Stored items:
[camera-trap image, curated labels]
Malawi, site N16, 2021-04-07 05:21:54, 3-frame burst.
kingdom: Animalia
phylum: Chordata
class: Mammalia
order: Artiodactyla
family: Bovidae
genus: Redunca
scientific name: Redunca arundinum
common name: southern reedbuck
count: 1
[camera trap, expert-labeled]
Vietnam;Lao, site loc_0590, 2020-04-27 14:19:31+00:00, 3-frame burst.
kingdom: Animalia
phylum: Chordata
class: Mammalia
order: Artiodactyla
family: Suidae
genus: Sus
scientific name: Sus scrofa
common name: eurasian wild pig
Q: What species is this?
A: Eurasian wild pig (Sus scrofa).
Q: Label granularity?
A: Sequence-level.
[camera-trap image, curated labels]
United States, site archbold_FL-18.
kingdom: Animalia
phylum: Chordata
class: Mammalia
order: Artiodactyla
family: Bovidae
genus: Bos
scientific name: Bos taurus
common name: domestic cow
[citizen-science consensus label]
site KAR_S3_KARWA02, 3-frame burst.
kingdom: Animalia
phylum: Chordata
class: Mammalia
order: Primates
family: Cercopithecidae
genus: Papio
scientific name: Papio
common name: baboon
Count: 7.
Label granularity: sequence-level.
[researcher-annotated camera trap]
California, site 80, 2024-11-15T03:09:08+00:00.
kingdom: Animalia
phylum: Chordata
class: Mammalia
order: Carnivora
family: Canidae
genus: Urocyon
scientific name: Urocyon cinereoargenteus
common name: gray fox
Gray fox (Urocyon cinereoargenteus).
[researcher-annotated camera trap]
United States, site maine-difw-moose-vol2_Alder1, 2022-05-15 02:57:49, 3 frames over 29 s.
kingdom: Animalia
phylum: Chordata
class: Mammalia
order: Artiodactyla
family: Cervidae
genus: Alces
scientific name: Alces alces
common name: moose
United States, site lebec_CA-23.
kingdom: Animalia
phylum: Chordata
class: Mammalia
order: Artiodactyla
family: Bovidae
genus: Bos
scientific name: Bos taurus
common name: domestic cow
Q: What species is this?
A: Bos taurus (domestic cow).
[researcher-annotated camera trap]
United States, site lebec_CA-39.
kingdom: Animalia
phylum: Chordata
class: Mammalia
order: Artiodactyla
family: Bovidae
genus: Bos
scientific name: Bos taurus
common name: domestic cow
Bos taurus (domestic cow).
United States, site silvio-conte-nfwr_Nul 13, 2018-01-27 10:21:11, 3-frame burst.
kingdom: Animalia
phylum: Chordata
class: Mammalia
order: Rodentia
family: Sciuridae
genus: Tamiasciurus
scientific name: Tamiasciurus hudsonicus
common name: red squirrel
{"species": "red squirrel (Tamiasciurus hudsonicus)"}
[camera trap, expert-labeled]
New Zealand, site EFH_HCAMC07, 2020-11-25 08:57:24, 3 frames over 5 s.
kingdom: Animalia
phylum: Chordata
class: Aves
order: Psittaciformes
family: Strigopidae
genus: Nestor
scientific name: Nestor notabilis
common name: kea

ABOUT THIS TASK — Each entry above must be repeated word for word.

COMPLETED EXERCISE —
[camera-trap image, curated labels]
Malawi, site N16, 2021-04-07 05:21:54, 3-frame burst.
kingdom: Animalia
phylum: Chordata
class: Mammalia
order: Artiodactyla
family: Bovidae
genus: Redunca
scientific name: Redunca arundinum
common name: southern reedbuck
count: 1
[camera trap, expert-labeled]
Vietnam;Lao, site loc_0590, 2020-04-27 14:19:31+00:00, 3-frame burst.
kingdom: Animalia
phylum: Chordata
class: Mammalia
order: Artiodactyla
family: Suidae
genus: Sus
scientific name: Sus scrofa
common name: eurasian wild pig
Q: What species is this?
A: Eurasian wild pig (Sus scrofa).
Q: Label granularity?
A: Sequence-level.
[camera-trap image, curated labels]
United States, site archbold_FL-18.
kingdom: Animalia
phylum: Chordata
class: Mammalia
order: Artiodactyla
family: Bovidae
genus: Bos
scientific name: Bos taurus
common name: domestic cow
[citizen-science consensus label]
site KAR_S3_KARWA02, 3-frame burst.
kingdom: Animalia
phylum: Chordata
class: Mammalia
order: Primates
family: Cercopithecidae
genus: Papio
scientific name: Papio
common name: baboon
Count: 7.
Label granularity: sequence-level.
[researcher-annotated camera trap]
California, site 80, 2024-11-15T03:09:08+00:00.
kingdom: Animalia
phylum: Chordata
class: Mammalia
order: Carnivora
family: Canidae
genus: Urocyon
scientific name: Urocyon cinereoargenteus
common name: gray fox
Gray fox (Urocyon cinereoargenteus).
[researcher-annotated camera trap]
United States, site maine-difw-moose-vol2_Alder1, 2022-05-15 02:57:49, 3 frames over 29 s.
kingdom: Animalia
phylum: Chordata
class: Mammalia
order: Artiodactyla
family: Cervidae
genus: Alces
scientific name: Alces alces
common name: moose
United States, site lebec_CA-23.
kingdom: Animalia
phylum: Chordata
class: Mammalia
order: Artiodactyla
family: Bovidae
genus: Bos
scientific name: Bos taurus
common name: domestic cow
Q: What species is this?
A: Bos taurus (domestic cow).
[researcher-annotated camera trap]
United States, site lebec_CA-39.
kingdom: Animalia
phylum: Chordata
class: Mammalia
order: Artiodactyla
family: Bovidae
genus: Bos
scientific name: Bos taurus
common name: domestic cow
Bos taurus (domestic cow).
United States, site silvio-conte-nfwr_Nul 13, 2018-01-27 10:21:11, 3-frame burst.
kingdom: Animalia
phylum: Chordata
class: Mammalia
order: Rodentia
family: Sciuridae
genus: Tamiasciurus
scientific name: Tamiasciurus hudsonicus
common name: red squirrel
{"species": "red squirrel (Tamiasciurus hudsonicus)"}
[camera trap, expert-labeled]
New Zealand, site EFH_HCAMC07, 2020-11-25 08:57:24, 3 frames over 5 s.
kingdom: Animalia
phylum: Chordata
class: Aves
order: Psittaciformes
family: Strigopidae
genus: Nestor
scientific name: Nestor notabilis
common name: kea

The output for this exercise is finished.